Archive for July, 2006

MALUNGKOT DAW AKO

Monday, July 31st, 2006

people have been saying that lately I have been sounding down and depressed…

yun para ba daw crying naked and ashamed in the gutter kind of depressed.

Not really, its just the journey of life, its ups, its downs, and minsan yun mga patiwarik and pagulong-gulong. But its all good.

I love God

He loves me

….at sya din.

kaya ok naman ang lahat :)

ENGAGEMENT

Sunday, July 30th, 2006

there’s this pentel pen ring around my finger
it was drawn by the most beautiful person I know…in and out.

Maybe I won’t wash it for like…5 years,
hanggang totoo na.

A MINUTE

Sunday, July 30th, 2006

Could you have taken a minute before you uttered your words?

I never said I was perfect

I hardly say that I’m alright

Can’t you see that I try to do the best I can with what I have?

I labor on and expect no payment

I strive to serve and desire no reward

I mess up, more than a few times

a simple "good job" would have been enough

but you hardly see any goodness in me

NEED YOUR HELP

Friday, July 28th, 2006

I know I trust you

and I know that the Lord is by your side and that you won’t give up the faith we have. I know that you need your time to enjoy life and walk on your own. I also know that you’re with good friends who won’t treat you bad, that your heart is safe and secure and that you are grounded and firm.

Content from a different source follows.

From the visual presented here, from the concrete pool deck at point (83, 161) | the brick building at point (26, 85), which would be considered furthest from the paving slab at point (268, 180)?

I also know that I just worry too much.

how can I turn it off?

LUNCH

Thursday, July 27th, 2006

Lunch with you and your mom
is one of the most natural things
with pinangat and your burned-up crepe
nothing is simpler

WHAT THE CROSS IS

Wednesday, July 26th, 2006

You know what the Cross is?

It is a corner, where most fear to turn

it is where you go to die to have life

where you get lost to be found

and where you give love to be loved

the Cross is not a nametag you wear

nor is it a chain around your neck

…adorned with mumblings of prayers

the Cross is an identity

the Cross is who you are

I WANT TO SAY HOW IT FEELS

Monday, July 24th, 2006

I want to say how it feels
how its much more like acid in my mouth rather than a distant memory
how it more similar to the blade of a knife than to a tear
it like this you see
when I remember you
when I remember us
I remember that there is no us
and there is no you
there is only a void
a void with the weight of a hundred waves slammed together
much more like the weight of a kiss never had or forgotten

I go back to touching your hand
when now I can’t even have your voice
can’t even have the dream of seeing your face

ah your face
I cannot find a beauty
a goodness
that will have enough to say about it
its like a cloud on a warm day
the leaves of a sheltering tree
or the wind that passes through them

and then there is no you
there is no us
only the pain of a memory revisited
a locked door with no key
no hinge
only solid walls, lengthy and firm

you are that wall
keeping me away as one would a stray dog
dirty and forgotten

its like the stars on a clear evening
bright and existing
yet a universe away

like hair that passes through my fingers
soft and gentle
and then gone

that is how it feels
and more

SERENDIPITY

Monday, July 24th, 2006

…there is a purpose under Heaven that we cannot see, when we don’t, we become angry, depressed or even struck with bitterness. We reject what is present because of the pain of the past, and oftentimes, we fall into weakness and put outselves into things or people that is harmful, and sinful.Siguro, we should just let that invisible purpose simmer in us, pass through us and broil us, then as we emerge from the heat…masarap na kainin. Sana gets nyo.

ako medyo palang.

like this…

I had to lose you to find you

I had to hurt you to heal you

I had to be a fool to be wise

I had to feel the dirt to see the skies

SORRY

Sunday, July 23rd, 2006

I’ve asked for your forgiveness

repented for my hurts against you

but I still want to say…

I really am sorry

….I see the pain you still feel

… your silent anger echoes

…and the weight in your heart hinders you from loving

Im sorry

Im sorry

Im sorry

MAYBE ITS NOT WHAT I NEED

Sunday, July 23rd, 2006

Maybe I don’t need your strength,

maybe I just need to be with you in your weakness.